### TEXT SECTION
Such strategy, in conjunction with rising demand for energy solutions at a time where clean and sustainable energy is of concern to many, has led to impressive financial performance and a positive outlook toward the future, boasting an 18% revenue CAGR since 2010.
Generac, founded in 1959, produces power systems, solar and battery storage systems, advanced power grid software platforms, and smart devices such as home thermostats – to name just a few offerings.
The creation of the first automatic home standby generator is attributed to Generac’s efforts, but the business has since transformed into an energy empire, operating in over 150 countries and employing over 700 engineers.
I’m bullish on Generac.
Energetic Financial Performance
Investors may be eager to allow Generac to power their portfolios after a review of its recent financial performance.
Operating and net margins are currently 20.89% and 15.39%, respectively, which are significantly better than the industry as a whole. Similarly, the three-year revenue growth rate is 13.3%, with a three-year EBITDA growth rate of 21.8%.

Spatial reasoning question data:
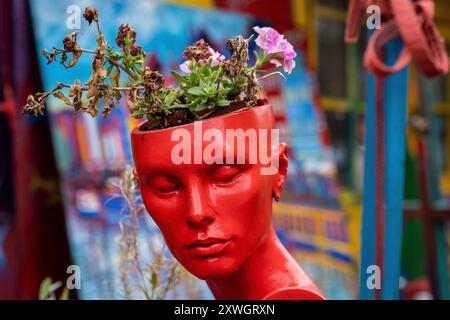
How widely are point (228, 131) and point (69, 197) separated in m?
1.89

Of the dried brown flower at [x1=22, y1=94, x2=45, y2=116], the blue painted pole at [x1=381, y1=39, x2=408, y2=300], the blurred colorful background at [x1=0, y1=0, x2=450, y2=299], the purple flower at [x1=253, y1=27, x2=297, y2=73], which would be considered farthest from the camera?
the blurred colorful background at [x1=0, y1=0, x2=450, y2=299]

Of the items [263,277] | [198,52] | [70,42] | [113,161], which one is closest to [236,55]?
[198,52]

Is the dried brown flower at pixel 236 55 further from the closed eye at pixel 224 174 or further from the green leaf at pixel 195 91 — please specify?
the closed eye at pixel 224 174

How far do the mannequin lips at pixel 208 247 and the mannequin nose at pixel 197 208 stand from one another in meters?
0.03

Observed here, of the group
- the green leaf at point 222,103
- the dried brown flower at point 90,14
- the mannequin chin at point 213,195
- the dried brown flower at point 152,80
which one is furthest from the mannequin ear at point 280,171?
the dried brown flower at point 90,14

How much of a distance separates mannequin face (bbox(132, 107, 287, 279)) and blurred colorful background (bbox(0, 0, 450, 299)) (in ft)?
2.18

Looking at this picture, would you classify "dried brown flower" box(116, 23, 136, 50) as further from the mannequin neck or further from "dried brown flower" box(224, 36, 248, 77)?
the mannequin neck

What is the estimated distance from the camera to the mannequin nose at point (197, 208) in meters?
1.23

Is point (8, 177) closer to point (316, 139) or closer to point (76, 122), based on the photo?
point (76, 122)

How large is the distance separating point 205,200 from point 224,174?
6 centimetres

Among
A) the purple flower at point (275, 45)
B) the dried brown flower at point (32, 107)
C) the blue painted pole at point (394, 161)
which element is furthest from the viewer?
the blue painted pole at point (394, 161)

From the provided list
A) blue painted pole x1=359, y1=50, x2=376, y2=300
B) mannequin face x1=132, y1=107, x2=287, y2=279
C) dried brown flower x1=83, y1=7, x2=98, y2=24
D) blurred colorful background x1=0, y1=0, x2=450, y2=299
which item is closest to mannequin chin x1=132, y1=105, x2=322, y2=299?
mannequin face x1=132, y1=107, x2=287, y2=279

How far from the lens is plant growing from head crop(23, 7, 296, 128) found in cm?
124

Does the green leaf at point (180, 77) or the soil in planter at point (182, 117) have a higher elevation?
the green leaf at point (180, 77)
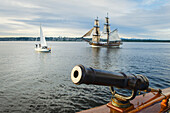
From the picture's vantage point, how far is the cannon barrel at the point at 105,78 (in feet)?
6.40

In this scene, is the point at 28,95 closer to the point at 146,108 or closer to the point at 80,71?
the point at 146,108

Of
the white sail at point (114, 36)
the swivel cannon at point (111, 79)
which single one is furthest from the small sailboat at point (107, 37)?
the swivel cannon at point (111, 79)

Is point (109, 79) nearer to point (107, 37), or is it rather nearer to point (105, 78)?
point (105, 78)

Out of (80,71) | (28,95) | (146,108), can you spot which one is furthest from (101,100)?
(80,71)

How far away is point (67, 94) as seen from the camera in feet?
40.9

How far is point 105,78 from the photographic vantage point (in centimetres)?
216

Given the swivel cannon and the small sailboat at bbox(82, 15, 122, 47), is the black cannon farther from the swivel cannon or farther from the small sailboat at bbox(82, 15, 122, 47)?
the small sailboat at bbox(82, 15, 122, 47)

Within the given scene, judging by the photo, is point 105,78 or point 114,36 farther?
point 114,36

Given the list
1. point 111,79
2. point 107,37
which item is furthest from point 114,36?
point 111,79

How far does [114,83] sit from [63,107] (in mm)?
8633

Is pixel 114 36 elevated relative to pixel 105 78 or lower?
elevated

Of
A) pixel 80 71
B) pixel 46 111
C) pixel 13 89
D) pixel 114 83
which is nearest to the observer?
pixel 80 71

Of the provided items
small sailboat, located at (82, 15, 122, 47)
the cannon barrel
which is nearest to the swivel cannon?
the cannon barrel

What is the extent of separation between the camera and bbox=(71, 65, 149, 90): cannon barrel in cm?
195
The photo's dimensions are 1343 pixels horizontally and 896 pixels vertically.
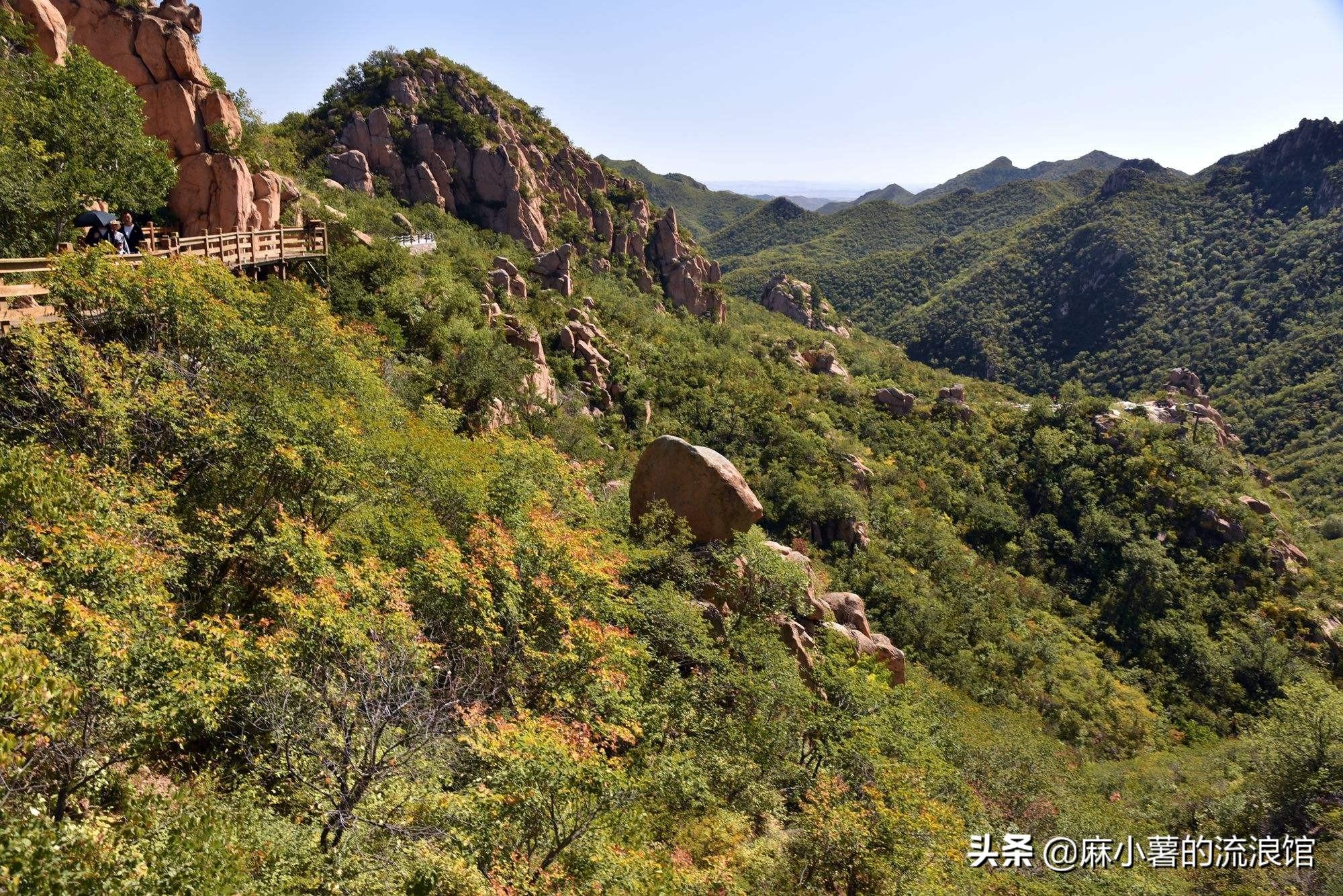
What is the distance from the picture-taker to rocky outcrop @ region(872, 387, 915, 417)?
59562 mm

### TASK A
List every offering that the Generac text names in the sentence beginning "Generac, founded in 1959".
### TASK B
Please turn the paragraph of the Generac text that starts "Operating and net margins are currently" into a short list that keeps its figures.
The rows have no role in this work.

### RIGHT ANSWER A
- Power systems
- Solar and battery storage systems
- Advanced power grid software platforms
- Smart devices such as home thermostats

### RIGHT ANSWER B
- Operating margin: 20.89%
- Net margin: 15.39%
- Both margins: significantly better than the industry as a whole
- Three-year revenue growth rate: 13.3%
- Three-year EBITDA growth rate: 21.8%